We'll Be Your Advocate
So, while you are working hard to get your benefits under the policy, your insurance carrier is working equally hard to find means to avoid payment. The insurance carrier has a distinct advantage in this regard. The insurance plan your employer purchased is a contract, written entirely by and to the advantage of the insurance carrier that wrote it. The insurance company got to define what constitutes disability under the policy, and more importantly, they reserved the right to decide whether you meet their definition. In almost every contract for disability insurance, it is the insurance carrier who decides if and when you meet the definition of disabled. There is no impartial panel who decides if you are disabled — no jury and no judge. It is the insurance carrier, whose assets are generally at risk under the policy, that gets to decide if you are disabled.

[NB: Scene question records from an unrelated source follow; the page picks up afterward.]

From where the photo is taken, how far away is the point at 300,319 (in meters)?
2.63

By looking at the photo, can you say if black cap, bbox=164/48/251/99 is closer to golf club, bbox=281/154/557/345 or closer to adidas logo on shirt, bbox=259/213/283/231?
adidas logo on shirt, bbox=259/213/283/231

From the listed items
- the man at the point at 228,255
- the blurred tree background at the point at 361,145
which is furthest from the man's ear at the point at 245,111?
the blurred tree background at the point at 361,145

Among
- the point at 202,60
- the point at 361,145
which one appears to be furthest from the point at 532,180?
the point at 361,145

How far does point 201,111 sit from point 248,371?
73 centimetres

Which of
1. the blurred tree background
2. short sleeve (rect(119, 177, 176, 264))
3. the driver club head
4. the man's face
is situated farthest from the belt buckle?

The fact that the policy gives the insurance carrier the exclusive right to decide if you are disabled makes the playing field uneven. The courts have offered no remedy — “if the policy is written in favor of the insurance company, then don't buy the policy,” has been the court's response. When litigating these cases, most policy denials occur because the client fails to meet the definition of disability. This problem may be remedied by obtaining supporting medical documentation.
Definition of Disability in the Policy
The second most common reason for denial occurs during the change in the policy's definition of disability. During the first two years, most disability plans define disability as an inability to perform your own job. After two years, most plans redefine disability to include an inability to perform any job. This change in definition can be very difficult to overcome. Employees receiving benefits during the first two years get lulled into a false sense that their monthly income benefits are secure throughout the policy term. They stop seeing their doctor, and two years later, the rug gets pulled out from under them. The definition of disability suddenly is harder to meet, and they have less medical support because they haven't seen their doctor.

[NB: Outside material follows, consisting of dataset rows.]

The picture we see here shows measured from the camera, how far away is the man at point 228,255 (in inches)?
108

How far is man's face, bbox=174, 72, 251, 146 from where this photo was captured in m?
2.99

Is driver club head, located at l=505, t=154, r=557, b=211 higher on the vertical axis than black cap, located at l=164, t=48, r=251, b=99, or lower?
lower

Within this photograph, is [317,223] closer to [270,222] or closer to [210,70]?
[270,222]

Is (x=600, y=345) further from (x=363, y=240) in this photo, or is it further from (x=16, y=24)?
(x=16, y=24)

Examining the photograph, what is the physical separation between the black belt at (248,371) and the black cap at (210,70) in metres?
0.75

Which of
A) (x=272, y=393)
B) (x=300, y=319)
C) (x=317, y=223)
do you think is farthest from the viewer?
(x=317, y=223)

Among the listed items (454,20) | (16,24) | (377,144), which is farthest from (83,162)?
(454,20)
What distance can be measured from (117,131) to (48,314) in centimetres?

When you receive a denial in the mail, you typically only have 180 days to make an appeal. Once the 180 days ends, you can never add information to your claim file. Suing an insurance carrier for disability benefits allows a judge to review your claim file and decide if the adjuster acted arbitrarily in denying your claim. There is no live testimony, and no doctors get called to the stand — it is just a paper review of your file. If you want to win your case, you need to have a strong case file. In order to get a strong case file, you need to medically document your work restrictions and put vocational evidence in the file that supports your version of events. This all has to be completed by the time the 180-day time limit runs out.
Don't vainly try to document your own case file — hire a lawyer to get the necessary documentation in and do it quickly. The longer you wait to hire a lawyer, the more of the 180-day time limit passes, leaving a lawyer less and less time to assist with your claim.